Why do all organic compounds contain carbon?

1 Answer
Nov 27, 2015

There's not much of a meaningful answer to this other than... It's been biologically successful for this to occur repeatedly. It works---asking this is like asking:

  • Why does light contain photons? (because photons are defined as a quantum of light)
  • Why do all proteins contain amino acids? (because amino acids are the basic building blocks of proteins)
  • Why does earth have a self-sustaining environment? (because otherwise, why are we alive?)
  • etc.

Well... because it's been sustaining life properly. It is what it is. Humans don't have to make organic compounds.

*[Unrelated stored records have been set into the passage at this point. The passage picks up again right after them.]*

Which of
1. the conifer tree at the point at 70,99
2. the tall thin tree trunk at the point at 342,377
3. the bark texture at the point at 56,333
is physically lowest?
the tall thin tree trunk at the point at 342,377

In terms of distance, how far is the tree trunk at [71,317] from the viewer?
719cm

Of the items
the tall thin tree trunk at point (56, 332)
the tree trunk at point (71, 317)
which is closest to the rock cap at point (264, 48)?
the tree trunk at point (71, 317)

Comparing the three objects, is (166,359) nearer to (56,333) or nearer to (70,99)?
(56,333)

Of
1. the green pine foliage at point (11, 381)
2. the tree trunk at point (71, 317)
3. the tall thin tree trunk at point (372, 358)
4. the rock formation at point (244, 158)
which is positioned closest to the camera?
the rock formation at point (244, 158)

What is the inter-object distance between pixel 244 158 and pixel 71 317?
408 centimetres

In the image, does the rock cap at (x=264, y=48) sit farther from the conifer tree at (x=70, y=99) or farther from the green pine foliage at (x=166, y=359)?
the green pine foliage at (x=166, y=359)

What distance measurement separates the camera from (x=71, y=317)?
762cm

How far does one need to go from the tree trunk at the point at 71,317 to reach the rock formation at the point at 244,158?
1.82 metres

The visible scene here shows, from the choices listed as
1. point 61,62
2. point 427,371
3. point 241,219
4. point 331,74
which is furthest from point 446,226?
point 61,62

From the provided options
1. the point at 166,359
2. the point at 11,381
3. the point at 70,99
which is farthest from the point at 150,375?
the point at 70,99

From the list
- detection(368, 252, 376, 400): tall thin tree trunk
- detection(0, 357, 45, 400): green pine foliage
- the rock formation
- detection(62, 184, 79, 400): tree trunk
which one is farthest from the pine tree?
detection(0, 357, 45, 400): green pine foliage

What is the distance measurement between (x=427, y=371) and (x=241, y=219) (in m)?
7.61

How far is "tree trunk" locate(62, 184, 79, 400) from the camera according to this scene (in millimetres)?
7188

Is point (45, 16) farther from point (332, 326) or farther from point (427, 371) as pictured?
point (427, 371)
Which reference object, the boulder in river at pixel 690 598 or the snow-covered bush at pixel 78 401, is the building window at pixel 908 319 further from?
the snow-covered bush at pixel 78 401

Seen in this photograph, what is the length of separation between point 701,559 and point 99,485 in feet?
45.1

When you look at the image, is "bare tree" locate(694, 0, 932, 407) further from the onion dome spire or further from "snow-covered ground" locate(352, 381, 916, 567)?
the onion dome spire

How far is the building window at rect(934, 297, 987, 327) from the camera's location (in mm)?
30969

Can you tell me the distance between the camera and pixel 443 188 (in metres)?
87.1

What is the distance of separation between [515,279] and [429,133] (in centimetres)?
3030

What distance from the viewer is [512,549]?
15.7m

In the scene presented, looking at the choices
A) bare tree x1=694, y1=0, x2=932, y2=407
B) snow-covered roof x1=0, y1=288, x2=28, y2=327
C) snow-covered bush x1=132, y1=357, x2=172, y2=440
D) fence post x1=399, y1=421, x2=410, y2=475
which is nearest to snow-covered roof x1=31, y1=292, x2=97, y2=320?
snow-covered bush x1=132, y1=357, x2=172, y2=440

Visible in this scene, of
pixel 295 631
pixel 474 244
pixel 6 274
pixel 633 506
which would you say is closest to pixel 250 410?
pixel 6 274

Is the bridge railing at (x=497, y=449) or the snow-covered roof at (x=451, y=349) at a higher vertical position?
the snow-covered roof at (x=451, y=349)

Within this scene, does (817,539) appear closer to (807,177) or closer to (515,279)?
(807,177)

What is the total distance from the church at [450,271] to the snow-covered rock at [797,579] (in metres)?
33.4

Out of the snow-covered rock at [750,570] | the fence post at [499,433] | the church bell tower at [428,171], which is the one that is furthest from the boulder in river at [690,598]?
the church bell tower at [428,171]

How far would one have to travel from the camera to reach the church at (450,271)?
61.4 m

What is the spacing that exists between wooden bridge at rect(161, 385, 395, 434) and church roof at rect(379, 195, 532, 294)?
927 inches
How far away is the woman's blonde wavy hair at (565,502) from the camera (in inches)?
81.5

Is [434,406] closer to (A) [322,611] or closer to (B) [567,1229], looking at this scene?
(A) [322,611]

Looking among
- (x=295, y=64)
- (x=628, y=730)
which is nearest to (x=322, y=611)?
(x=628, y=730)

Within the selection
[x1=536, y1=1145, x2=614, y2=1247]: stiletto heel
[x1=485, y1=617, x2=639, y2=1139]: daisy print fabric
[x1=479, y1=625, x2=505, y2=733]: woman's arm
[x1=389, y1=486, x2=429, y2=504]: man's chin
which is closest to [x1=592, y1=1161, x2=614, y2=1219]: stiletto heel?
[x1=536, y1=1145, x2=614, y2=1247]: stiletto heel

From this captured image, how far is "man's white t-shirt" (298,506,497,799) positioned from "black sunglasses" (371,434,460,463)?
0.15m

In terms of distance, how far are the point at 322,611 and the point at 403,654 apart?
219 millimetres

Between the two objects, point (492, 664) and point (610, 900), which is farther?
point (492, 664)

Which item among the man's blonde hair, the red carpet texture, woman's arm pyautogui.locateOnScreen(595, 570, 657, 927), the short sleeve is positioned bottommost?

Many are easily found in nature, and nature likes having carbon in organic compounds. :)

As alternative phrasings to the above questions, it would be more practical in my opinion to ask:

  • What about a photon is so special? (it's fast, it's indistinguishable from another photon, yet it has symmetric properties as a type of boson, allowing two photons to share the same quantum state, so there aren't moments where it's impossible for light to exist, etc.)
  • What in a peptide bond is so good that all amino acids have them, being the basic building block of proteins? (they're rigid, they have great hydrogen-bonding capabilities, etc.)
  • What kinds of natural processes are in line with earth's self-sustaining environment? (precipitation, evaporation, etc.)
  • etc.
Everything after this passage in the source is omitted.